***** Texte de la page *****

Celui qui
croit en
moi fera aussi les oeuvres que je fais et il en
fera de plus grandes encore.
(Jean
XIV,
12.)
Lire : Hébreux
XI.
Heureux d'être des croyants !
vous avez raison de l'être. Alors que tant
d'autres trésors vous sont enlevés,
ou semblent menacés, celui-là vous
demeure, plus précieux que tout : la
foi au Dieu de l'Évangile.
Cependant, vous avez pu vous
arrêter parfois, pensifs et troublés,
devant certaines paroles de Jésus,
plantées au coeur de la
chrétienté comme un perpétuel
aiguillon destiné à la
préserver de toute satisfaction facile, de
toute quiétude paresseuse :
« Si vous aviez de la
foi
gros comme un grain de moutarde, vous
transporteriez des montagnes ! »
(Matthieu
XVII, 20).
« Si vous croyez en moi
vous jerez les oeuvres que je fais, et de plus
grandes encore ! ».
Transporter des montagnes ? Et
vous
avez de la peine à
écarter ce qui n'est qu'un caillou sur la
route : une légère
contrariété, une impatience de
caractère, une offense sans
gravité.
Faire les oeuvres de Christ ? Qui
l'oserait prétendre ?

***** Données enregistrées *****

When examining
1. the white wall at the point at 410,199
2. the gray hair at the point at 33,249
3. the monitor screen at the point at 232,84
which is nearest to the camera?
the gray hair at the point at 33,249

*****
***** Données enregistrées *****

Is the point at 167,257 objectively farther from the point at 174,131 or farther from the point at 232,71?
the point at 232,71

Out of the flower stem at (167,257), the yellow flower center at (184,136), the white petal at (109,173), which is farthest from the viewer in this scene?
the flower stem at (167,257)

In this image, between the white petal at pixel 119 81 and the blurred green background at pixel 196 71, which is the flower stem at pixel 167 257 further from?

*****
***** Données enregistrées *****

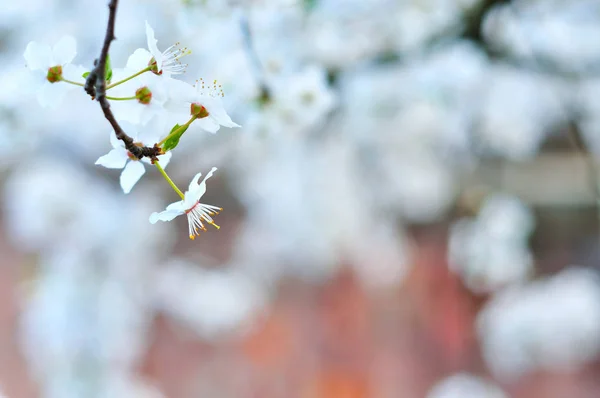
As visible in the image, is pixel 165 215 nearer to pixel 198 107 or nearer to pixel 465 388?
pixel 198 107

*****

Consignes:
1 - Reproduisez fidèlement le passage de la méditation sur la foi, en commençant aux mots « Transporter des montagnes » et en vous arrêtant après « l'oserait prétendre ? ».
2 - Reprenez la méditation sur la foi après sa dernière phrase et poursuivez-la.

Résultats:
1 -
Transporter des montagnes ? Et
vous
avez de la peine à
écarter ce qui n'est qu'un caillou sur la
route : une légère
contrariété, une impatience de
caractère, une offense sans
gravité.
Faire les oeuvres de Christ ? Qui
l'oserait prétendre ?

2 -
La foi que vous vous félicitez de
posséder ne serait-elle donc pas encore la
foi, n'en serait-elle que l'ombre ? Et quelle
autre attitude prendre dès lors si ce n'est
celle de cet homme au coeur partagé dont le
cri a éveillé jadis la compassion du
Christ :
« Je crois,
Seigneur !
viens au secours de mon
incrédulité ! »
(Marc
IX, 24).
Cette angoisse travaille non seulement
certaines âmes individuelles, mais
l'âme même de l'Eglise. L'Eglise
est-elle encore l'Eglise si elle s'avoue incapable
d'accomplir les oeuvres de son chef, de retrouver
les dons de l'âge apostolique, de
posséder par sa prière la puissance
de faire reculer les démons, et de triompher
du monde ? Les succès récents de
certains mouvements religieux manifestent la sainte
impatience de nombreux chrétiens, avides de
reconquérir la foi authentique, non celle
qui doute, mais celle qui affirme, non celle qui
rampe en gémissant, mais celle qui chante
debout dans une clarté d'aurore, non celle
qui ne change rien, mais celle qui
bouleversé tout, non celle qui se contente
de fruits' rares et médiocres, mais celle
qui s'empare de la promesse
magnifique :
« Les oeuvres que je
fais,
celui qui croit en moi les fera lui aussi, et il en
fera de plus grandes encore ! »
De plus grandes encore ! Ces
mots
sonnent étrangement à nos oreilles.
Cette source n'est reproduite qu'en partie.